• [What the task asks]:
Starting at the line that contains "Weihnachtsbaum in der Experimentellen Fabrik" and ending at the line that contains "A democratura capitalista", the lines below are to be given again exactly, with nothing added.

══ The data

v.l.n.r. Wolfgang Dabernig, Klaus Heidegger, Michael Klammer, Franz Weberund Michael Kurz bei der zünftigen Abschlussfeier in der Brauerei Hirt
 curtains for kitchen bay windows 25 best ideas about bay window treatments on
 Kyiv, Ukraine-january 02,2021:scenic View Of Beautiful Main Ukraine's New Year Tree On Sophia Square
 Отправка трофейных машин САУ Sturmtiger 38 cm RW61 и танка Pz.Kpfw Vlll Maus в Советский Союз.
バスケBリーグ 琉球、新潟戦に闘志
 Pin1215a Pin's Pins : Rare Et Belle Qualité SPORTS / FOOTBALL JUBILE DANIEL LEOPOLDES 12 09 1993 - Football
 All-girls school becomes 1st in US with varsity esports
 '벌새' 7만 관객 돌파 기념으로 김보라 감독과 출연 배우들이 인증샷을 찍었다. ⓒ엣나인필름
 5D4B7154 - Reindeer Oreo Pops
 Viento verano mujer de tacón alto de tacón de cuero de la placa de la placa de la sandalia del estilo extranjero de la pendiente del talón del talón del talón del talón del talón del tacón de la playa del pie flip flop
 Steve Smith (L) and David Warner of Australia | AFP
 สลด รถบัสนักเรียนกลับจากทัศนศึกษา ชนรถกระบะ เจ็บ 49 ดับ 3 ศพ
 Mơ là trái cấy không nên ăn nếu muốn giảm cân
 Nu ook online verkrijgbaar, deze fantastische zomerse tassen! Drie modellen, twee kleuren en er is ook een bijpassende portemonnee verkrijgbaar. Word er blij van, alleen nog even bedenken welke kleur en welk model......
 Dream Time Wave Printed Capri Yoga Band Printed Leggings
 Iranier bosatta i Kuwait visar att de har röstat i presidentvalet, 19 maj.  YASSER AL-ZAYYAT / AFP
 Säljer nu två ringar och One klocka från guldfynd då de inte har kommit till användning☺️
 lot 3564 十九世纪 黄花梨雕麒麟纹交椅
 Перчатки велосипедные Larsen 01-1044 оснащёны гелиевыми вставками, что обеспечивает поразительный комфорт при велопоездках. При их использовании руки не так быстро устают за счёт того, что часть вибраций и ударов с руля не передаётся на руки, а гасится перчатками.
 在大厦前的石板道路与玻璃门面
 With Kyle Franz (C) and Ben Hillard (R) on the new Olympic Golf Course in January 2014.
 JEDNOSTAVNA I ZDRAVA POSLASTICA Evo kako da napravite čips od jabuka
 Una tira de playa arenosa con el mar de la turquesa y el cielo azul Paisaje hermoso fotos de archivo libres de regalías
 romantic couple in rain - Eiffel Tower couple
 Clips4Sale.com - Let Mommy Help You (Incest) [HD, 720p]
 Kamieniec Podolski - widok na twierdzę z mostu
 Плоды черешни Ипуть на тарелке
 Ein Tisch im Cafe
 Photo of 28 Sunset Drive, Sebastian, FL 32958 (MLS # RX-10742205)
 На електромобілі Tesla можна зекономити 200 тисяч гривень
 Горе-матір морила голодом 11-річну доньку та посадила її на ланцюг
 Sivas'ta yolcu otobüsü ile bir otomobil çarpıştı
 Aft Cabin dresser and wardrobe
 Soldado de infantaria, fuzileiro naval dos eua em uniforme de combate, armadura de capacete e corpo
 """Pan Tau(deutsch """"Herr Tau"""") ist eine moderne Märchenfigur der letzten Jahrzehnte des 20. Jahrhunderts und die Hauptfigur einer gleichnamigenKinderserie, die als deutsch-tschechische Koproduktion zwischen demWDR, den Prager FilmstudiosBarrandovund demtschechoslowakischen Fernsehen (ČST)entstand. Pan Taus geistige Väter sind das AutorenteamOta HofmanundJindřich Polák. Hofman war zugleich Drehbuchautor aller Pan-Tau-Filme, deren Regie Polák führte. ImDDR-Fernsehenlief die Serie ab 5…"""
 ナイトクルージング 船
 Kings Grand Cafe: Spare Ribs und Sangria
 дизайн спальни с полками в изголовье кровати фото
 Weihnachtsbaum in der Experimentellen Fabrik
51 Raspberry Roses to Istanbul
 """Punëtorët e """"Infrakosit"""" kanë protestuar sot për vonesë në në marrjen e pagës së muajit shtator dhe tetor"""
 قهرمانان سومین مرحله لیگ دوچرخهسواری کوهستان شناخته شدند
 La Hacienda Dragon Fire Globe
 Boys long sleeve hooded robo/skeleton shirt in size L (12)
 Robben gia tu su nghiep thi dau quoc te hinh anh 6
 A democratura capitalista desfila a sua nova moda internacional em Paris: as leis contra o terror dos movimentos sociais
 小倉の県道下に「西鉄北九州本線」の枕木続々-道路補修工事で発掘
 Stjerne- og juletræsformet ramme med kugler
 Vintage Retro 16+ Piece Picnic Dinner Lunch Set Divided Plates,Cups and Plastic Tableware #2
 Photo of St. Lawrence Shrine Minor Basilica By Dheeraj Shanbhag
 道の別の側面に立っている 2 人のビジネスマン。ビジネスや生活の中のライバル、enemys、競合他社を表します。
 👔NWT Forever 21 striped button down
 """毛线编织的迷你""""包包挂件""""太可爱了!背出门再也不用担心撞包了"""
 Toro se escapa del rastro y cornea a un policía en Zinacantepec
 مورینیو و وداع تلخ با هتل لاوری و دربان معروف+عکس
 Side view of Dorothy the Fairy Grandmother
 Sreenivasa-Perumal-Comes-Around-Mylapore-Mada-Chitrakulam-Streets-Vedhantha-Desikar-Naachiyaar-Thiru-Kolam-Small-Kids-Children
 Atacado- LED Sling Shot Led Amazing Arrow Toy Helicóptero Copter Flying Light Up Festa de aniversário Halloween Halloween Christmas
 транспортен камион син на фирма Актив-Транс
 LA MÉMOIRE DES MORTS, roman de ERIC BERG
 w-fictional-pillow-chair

════

• [Finished exercise]:
 Weihnachtsbaum in der Experimentellen Fabrik
51 Raspberry Roses to Istanbul
 """Punëtorët e """"Infrakosit"""" kanë protestuar sot për vonesë në në marrjen e pagës së muajit shtator dhe tetor"""
 قهرمانان سومین مرحله لیگ دوچرخهسواری کوهستان شناخته شدند
 La Hacienda Dragon Fire Globe
 Boys long sleeve hooded robo/skeleton shirt in size L (12)
 Robben gia tu su nghiep thi dau quoc te hinh anh 6
 A democratura capitalista desfila a sua nova moda internacional em Paris: as leis contra o terror dos movimentos sociais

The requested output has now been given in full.